# Problem description
Report every line of the data where the string "пользователя" appears.

* * * *

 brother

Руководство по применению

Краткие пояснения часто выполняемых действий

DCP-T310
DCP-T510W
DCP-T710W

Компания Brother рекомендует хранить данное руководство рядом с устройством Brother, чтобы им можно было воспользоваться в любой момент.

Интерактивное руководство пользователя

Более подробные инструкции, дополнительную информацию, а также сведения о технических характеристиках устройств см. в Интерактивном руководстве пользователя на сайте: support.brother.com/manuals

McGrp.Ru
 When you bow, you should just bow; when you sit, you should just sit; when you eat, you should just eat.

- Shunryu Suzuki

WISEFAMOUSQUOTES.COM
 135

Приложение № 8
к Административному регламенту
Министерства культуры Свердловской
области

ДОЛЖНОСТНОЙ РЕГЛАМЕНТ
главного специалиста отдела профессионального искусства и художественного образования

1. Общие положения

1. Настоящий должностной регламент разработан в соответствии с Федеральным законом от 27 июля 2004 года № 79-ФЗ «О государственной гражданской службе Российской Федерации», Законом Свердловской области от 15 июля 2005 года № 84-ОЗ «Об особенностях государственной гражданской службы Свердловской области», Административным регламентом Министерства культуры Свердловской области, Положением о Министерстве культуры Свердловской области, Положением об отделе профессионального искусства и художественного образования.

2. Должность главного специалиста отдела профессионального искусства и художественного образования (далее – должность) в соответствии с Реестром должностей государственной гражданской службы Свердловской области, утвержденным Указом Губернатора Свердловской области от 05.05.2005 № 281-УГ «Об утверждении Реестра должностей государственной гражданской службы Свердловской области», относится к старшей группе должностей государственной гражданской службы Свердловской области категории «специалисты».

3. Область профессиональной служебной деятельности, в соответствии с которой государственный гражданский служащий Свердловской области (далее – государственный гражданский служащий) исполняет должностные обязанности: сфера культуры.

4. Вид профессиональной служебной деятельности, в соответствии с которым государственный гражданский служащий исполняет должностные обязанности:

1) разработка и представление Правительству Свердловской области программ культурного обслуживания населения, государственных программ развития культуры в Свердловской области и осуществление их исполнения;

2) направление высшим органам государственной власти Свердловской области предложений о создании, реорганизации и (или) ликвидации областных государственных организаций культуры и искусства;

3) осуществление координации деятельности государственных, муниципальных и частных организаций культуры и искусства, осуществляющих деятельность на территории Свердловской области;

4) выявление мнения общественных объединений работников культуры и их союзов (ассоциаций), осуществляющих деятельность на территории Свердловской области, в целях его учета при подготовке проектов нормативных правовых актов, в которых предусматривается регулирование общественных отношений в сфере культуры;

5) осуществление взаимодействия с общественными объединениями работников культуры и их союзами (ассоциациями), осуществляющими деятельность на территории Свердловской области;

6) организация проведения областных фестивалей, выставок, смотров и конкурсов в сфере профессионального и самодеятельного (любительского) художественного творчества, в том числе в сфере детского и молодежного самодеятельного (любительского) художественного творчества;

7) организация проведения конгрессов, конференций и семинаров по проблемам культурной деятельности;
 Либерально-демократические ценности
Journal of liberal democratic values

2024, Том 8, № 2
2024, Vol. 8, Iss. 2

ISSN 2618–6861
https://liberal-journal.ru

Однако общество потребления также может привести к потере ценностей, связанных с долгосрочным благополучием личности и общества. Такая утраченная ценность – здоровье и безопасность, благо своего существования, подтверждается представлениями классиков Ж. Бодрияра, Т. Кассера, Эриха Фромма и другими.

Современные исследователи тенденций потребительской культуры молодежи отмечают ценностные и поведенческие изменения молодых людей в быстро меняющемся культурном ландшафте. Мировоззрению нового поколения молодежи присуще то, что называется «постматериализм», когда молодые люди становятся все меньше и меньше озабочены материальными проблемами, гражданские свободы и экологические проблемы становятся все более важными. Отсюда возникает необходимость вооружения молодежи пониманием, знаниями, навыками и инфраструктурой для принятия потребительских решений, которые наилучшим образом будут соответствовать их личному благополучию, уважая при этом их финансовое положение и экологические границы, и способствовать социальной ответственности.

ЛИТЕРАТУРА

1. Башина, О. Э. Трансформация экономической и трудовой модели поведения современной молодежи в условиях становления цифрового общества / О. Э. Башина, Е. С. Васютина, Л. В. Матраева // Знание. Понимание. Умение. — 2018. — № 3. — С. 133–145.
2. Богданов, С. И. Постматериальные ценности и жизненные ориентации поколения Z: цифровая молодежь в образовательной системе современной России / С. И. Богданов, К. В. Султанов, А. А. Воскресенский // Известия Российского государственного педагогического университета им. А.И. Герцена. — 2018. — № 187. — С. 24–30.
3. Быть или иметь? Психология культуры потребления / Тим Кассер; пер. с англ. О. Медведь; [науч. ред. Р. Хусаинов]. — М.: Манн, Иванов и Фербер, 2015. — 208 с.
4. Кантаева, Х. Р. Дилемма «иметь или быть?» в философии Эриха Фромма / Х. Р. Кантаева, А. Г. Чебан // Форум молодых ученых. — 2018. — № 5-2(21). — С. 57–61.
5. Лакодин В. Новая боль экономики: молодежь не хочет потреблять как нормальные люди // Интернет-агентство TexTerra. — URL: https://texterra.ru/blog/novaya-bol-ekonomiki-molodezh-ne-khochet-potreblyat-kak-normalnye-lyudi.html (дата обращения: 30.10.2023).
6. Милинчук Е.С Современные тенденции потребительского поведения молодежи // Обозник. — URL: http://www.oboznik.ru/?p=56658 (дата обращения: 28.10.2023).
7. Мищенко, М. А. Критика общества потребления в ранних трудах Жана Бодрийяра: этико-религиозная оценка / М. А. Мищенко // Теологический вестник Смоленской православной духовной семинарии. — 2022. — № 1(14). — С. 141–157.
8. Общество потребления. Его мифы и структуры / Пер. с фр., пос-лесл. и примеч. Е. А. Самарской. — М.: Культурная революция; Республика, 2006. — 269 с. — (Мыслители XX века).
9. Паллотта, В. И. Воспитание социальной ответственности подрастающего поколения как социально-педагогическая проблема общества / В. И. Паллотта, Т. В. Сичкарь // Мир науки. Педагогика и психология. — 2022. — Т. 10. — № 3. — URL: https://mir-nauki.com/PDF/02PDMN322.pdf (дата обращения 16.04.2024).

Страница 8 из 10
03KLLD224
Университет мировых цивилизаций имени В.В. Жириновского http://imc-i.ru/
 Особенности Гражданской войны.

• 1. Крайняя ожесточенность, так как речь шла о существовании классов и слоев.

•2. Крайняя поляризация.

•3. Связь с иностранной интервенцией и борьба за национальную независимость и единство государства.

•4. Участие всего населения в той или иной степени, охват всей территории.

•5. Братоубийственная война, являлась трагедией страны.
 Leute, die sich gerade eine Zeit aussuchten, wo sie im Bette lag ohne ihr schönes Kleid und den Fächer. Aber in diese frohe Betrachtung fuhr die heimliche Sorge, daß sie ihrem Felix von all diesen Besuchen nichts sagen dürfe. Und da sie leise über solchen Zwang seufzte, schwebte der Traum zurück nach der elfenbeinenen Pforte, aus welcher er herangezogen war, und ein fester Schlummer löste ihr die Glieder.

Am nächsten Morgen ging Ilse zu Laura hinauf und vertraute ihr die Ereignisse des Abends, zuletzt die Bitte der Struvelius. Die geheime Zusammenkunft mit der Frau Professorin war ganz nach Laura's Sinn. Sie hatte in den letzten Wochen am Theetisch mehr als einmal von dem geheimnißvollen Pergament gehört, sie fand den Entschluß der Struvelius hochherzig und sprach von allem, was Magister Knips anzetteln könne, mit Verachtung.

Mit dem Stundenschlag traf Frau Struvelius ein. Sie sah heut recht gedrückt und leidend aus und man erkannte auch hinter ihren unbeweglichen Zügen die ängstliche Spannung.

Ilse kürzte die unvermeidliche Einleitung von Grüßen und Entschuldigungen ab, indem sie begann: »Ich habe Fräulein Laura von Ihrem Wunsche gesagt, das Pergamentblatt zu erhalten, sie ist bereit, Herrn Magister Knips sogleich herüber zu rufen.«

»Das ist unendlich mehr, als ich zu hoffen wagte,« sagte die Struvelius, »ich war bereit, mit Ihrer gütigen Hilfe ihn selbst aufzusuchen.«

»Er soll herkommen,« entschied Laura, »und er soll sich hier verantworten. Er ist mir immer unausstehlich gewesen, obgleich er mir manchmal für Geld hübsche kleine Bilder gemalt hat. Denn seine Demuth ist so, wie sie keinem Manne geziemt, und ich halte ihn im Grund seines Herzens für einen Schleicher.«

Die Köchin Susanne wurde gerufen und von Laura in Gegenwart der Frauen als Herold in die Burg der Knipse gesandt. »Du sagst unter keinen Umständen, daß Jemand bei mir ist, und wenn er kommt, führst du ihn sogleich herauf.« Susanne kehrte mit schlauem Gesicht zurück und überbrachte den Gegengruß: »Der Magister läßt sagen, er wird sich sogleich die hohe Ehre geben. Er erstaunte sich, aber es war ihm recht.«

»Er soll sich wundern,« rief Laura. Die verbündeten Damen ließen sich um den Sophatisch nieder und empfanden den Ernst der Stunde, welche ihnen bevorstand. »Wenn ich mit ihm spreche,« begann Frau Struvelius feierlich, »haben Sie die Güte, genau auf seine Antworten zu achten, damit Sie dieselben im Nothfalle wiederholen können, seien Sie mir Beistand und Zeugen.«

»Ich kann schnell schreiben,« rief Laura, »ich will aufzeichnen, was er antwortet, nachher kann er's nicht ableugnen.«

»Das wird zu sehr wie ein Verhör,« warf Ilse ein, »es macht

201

* * * *

# Result of the task
Интерактивное руководство пользователя
Более подробные инструкции, дополнительную информацию, а также сведения о технических характеристиках устройств см. в Интерактивном руководстве пользователя на сайте: support.brother.com/manuals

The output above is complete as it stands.